# [WHAT IS BEING ASKED]
In the passage on river authorities, reproduce word for word the stretch from "The River Boards" through "the 1930 Act.".

# [PROVIDED PASSAGE]
River authorities  controlled land drainage, fisheries and river pollution in rivers, streams and inland waters in England and Wales between 1965 and 1973.

Background
A royal commission, with Lord Bledisloe acting as its chairman, reported on the state of land drainage legislation covering England and Wales on 5 December 1927. It concluded that existing laws were "vague and ill-defined, full of anomalies, obscure, lacking in uniformity, and even chaotic." It recommended the creation of catchment boards with responsibility for main rivers, and formed the basis for the Land Drainage Act 1930, although only 47 of the 100 catchment boards suggested by the commission were enshrined in the legislation.

The River Boards Act 1948 sought to establish river boards throughout the whole of England and Wales, with overall responsibility for land drainage, fisheries and river pollution. Thirty-two river boards inherited the functions of the existing catchment boards, or took over the flood prevention functions on main rivers from local authorities where no catchment board existed. The exceptions were the River Thames Catchment Board and the Lee Conservancy Catchment Board, which continued to exist under the powers of the 1930 Act.

Water Resources Act 1963
River authorities were created by the Water Resources Act 1963 (1963 C. 38), which became law on 31 July 1963. Under its provisions, twenty-seven river authorities replaced the 32 river boards on 1 April 1965, and the 1948 Act was repealed. The new authorities took over the powers of the existing river boards, and were given additional duties to monitor water quality and protect water resources. They thus became responsible for inland waters and the underground strata which existed within their area. The Act made special provision for the River Thames and Lee Conservancy catchment boards, enabling them to act as if they were river authorities and their catchment areas were river authority areas. There was also special provision for parts of London, defined as the London excluded area under section 125 of the Act.

# [DATA RECORDS]
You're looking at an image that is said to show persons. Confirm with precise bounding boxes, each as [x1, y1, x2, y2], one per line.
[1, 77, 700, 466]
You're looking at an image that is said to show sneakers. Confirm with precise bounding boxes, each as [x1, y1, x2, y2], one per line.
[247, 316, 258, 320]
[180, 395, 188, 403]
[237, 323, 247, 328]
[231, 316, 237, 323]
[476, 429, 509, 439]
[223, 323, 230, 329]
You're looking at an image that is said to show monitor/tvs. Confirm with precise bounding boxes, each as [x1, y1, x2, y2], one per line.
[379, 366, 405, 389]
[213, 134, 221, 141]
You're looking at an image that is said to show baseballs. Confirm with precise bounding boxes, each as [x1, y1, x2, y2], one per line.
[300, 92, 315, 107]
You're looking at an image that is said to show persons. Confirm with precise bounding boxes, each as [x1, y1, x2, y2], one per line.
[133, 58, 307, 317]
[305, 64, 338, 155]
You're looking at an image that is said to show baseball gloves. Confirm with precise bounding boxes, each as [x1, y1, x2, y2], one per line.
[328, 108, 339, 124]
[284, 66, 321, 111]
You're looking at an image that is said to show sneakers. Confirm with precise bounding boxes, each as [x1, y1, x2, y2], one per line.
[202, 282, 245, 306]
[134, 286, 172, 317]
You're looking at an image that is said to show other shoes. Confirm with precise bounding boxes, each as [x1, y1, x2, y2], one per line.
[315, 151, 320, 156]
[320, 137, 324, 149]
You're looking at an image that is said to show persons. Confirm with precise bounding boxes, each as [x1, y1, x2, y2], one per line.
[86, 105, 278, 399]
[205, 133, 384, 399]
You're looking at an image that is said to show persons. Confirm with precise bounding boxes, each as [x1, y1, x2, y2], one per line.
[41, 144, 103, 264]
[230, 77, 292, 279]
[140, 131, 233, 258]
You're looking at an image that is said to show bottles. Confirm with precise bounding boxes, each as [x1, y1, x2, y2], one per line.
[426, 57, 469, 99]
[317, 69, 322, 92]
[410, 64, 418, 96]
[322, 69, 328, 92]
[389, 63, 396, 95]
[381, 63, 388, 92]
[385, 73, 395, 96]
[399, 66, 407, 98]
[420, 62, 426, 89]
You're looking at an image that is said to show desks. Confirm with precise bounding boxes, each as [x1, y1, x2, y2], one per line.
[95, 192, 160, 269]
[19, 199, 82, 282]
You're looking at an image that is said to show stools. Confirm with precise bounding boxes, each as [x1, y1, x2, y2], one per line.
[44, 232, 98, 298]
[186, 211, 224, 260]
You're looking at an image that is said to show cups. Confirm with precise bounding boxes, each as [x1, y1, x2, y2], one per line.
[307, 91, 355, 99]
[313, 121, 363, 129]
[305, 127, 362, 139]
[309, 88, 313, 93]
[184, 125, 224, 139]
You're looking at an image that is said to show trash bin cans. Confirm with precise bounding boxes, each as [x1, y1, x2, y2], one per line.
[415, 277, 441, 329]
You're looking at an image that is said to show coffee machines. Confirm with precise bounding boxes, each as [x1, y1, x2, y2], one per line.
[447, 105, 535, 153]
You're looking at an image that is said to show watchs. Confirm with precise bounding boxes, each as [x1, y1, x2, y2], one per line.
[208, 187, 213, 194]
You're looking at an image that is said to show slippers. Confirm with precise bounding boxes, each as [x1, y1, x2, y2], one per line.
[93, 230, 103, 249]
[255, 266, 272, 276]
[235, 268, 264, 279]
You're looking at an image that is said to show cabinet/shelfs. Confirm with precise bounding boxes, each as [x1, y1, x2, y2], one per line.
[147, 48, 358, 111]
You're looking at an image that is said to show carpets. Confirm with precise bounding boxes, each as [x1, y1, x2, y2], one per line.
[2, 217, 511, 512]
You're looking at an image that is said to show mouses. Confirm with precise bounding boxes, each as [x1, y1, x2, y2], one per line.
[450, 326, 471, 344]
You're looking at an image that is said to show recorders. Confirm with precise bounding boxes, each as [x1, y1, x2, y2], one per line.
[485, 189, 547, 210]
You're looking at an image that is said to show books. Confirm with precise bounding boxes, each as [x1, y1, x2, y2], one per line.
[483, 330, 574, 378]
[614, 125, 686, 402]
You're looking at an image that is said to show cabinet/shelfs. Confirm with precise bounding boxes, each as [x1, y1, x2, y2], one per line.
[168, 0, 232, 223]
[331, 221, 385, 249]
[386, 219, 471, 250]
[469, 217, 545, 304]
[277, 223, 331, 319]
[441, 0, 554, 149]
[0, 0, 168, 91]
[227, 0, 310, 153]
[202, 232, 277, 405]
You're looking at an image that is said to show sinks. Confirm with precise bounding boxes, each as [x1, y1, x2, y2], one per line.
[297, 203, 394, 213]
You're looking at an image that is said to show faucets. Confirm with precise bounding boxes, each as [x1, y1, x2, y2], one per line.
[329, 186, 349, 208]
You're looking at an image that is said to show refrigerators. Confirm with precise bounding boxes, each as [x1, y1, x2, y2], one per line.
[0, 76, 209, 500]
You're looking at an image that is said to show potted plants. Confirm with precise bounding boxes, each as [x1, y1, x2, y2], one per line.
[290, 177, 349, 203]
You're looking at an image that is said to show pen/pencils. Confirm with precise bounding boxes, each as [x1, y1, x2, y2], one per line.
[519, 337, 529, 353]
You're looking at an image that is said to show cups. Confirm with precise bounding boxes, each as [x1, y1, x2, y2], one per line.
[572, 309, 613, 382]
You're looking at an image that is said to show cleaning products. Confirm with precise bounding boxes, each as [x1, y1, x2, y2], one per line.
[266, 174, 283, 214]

# [THE ANSWER]
The River Boards Act 1948 sought to establish river boards throughout the whole of England and Wales, with overall responsibility for land drainage, fisheries and river pollution. Thirty-two river boards inherited the functions of the existing catchment boards, or took over the flood prevention functions on main rivers from local authorities where no catchment board existed. The exceptions were the River Thames Catchment Board and the Lee Conservancy Catchment Board, which continued to exist under the powers of the 1930 Act.